KARKŪR
. Nome, che nei dialetti arabi maghrebini e in quelli berberi viene dato, con alcune varianti (kerkūr, akerkūr, shershūr, ecc.), ai mucchi di pietre che in parecchie regioni e specialmente nell'Africa settentrionale si trovano qua e là lungo le vie carovaniere, sulle colline, nei passi montani, ecc. Gl'indigeni musulmani raccolgono e lanciano un ciottolo su tali mucchi, che a mano a mano si accrescono fino a diventare piccole rozze piramidi; essi compiono così più o meno consciamente un rito d'espulsione del male che, come altri consimili, si basa sulla credenza di carattere primitivo e assai diffusa, che si possa allontanare da sé una sofferenza o malattia, o qualsiasi altro male - concepito come qualcosa di materiale - trasferendolo, mediante un rito magico d'espulsione, in un oggetto, che viene gettato o deposto in particolari luoghi. Tali credenze sono alla base di altre pratiche magiche di trasmissione del male (v. ad es., capro espiatorio, VIII, p. 914); ma non mancano anche riscontri specifici. Probabilmente anche il getto delle pietre nella valle di Minà, che è una delle cerimonie del pellegrinaggio musulmano, si riconnette con esse; e così, in ambiente diverso, la "grave mora" (Dante, Purgatorio, III, 43) sotto cui giacque sepolto Manfredi. Karkür si trovano anche presso santuarî, o tombe di marabutti, o nei luoghi da cui si discopre per la prima volta un santuario avvicinandosi a esso; altri nei luoghi ove è avvenuto un assassinio.
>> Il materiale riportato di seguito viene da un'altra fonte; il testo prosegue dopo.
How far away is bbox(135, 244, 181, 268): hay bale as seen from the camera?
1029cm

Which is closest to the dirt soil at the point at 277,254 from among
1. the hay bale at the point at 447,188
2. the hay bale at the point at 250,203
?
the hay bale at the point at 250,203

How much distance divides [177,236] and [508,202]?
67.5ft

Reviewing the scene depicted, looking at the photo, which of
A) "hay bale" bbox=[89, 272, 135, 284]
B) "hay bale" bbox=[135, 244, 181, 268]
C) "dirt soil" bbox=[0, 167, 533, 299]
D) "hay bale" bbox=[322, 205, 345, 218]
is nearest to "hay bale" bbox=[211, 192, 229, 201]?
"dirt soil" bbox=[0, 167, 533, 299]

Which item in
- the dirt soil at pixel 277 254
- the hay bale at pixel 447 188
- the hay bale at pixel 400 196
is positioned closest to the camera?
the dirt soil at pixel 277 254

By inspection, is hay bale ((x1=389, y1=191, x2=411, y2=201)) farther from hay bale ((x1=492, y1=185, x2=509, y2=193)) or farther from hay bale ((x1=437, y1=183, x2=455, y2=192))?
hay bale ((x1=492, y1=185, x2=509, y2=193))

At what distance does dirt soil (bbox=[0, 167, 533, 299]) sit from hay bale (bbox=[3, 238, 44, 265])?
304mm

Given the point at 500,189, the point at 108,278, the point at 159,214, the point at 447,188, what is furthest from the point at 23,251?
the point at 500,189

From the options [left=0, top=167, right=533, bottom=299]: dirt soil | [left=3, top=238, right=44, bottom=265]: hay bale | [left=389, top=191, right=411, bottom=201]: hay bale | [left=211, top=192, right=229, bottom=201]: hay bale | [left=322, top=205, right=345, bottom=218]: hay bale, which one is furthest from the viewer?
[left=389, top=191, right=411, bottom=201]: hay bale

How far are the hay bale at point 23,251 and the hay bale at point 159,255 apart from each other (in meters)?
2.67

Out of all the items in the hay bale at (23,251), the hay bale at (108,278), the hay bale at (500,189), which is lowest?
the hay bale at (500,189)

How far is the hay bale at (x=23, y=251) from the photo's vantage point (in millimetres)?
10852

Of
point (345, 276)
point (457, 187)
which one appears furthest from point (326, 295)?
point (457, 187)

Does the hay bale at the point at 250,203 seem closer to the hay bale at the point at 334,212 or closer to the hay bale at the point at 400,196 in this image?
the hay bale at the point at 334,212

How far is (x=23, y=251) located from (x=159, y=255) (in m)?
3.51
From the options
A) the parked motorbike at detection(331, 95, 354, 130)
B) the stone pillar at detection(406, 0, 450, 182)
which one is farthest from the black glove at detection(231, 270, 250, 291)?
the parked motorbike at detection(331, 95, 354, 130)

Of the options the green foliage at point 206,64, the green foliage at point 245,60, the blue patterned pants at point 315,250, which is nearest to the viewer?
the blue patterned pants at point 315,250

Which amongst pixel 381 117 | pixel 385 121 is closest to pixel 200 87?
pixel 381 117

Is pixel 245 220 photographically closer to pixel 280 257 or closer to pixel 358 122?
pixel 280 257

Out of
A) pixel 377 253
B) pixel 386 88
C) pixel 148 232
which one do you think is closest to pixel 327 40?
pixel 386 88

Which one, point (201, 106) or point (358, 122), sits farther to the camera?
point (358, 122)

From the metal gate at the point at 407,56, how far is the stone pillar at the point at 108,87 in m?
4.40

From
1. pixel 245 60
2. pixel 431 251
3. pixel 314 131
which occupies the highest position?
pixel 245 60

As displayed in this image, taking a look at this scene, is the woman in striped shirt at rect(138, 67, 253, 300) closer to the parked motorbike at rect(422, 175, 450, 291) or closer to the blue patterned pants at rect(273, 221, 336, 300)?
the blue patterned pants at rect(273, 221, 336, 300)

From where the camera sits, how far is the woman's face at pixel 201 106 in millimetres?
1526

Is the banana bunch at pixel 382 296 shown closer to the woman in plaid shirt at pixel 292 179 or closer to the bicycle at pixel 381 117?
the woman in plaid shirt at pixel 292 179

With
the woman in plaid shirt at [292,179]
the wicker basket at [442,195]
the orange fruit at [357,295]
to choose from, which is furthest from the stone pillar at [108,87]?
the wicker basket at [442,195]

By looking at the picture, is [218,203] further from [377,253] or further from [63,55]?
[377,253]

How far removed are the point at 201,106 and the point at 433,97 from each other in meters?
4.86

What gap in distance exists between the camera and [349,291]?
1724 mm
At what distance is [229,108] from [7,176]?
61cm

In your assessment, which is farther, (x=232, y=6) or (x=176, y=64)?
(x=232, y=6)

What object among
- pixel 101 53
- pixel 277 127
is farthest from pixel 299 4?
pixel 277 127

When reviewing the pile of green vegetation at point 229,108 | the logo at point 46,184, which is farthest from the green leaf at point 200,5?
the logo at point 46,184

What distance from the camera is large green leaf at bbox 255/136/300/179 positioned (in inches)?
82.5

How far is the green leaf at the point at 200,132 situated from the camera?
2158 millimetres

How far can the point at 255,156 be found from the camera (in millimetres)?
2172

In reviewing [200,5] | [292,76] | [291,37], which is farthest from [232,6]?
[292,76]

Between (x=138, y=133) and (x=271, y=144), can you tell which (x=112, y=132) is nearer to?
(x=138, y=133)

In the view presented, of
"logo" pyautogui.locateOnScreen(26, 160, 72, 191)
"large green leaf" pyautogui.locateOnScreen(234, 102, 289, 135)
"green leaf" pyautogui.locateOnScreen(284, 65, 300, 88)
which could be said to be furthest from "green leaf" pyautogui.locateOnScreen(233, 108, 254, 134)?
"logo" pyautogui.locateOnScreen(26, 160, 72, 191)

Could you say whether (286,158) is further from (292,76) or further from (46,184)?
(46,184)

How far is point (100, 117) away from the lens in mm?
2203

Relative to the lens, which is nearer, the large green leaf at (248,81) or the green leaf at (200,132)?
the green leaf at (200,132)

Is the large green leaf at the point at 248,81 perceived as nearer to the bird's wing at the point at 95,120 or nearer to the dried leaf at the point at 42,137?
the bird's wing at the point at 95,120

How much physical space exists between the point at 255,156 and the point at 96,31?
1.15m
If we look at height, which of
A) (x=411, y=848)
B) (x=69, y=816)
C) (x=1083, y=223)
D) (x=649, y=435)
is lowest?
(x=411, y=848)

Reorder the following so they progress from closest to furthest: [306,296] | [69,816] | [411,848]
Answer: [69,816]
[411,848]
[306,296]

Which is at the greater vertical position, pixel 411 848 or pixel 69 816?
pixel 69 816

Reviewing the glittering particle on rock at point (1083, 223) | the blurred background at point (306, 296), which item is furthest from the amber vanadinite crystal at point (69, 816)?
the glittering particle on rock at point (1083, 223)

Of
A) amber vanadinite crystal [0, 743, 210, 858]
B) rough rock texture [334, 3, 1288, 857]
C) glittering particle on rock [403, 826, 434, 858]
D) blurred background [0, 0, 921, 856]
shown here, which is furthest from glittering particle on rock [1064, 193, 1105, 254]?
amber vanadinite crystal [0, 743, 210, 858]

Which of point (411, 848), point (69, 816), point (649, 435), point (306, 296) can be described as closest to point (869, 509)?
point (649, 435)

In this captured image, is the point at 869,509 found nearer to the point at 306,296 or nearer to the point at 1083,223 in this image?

Altri, infine, non hanno alcun carattere sacro, servendo solo a indicare, nell'uniformità del deserto, la via, o i posti d'acqua.
Bibl.: F. Jacquot, Expédition du général Cavaignac dans le Sahara algérien, Parigi 1849, p. 62; E. Doutté, Les tas de pierres sacrées et quelques pratiques connexes dans le Sud du Maroc, Algeri 1903; id., Merrâkech, Parigi 1905, pp. 58-108; id., Magie et religion dans l'Afrique du Nord, Algeri 1908, pp. 419-449; J. G. Frazer, The golden bough, 3ª ed., VI: The Scapegoat, Londra 1925, cap. I, par. 2; E. Westermarck, Ritual and belief in Morocco, Londra 1926, passim; H. Basset, Kerkūr, in Encyclopédie de l'Islām, II, pp. 908-909; per raffronti, R. Pettazzoni, La "grave mora"), in Studi e materiali di storia delle religioni, I, Bologna 1925, pp. 1-65.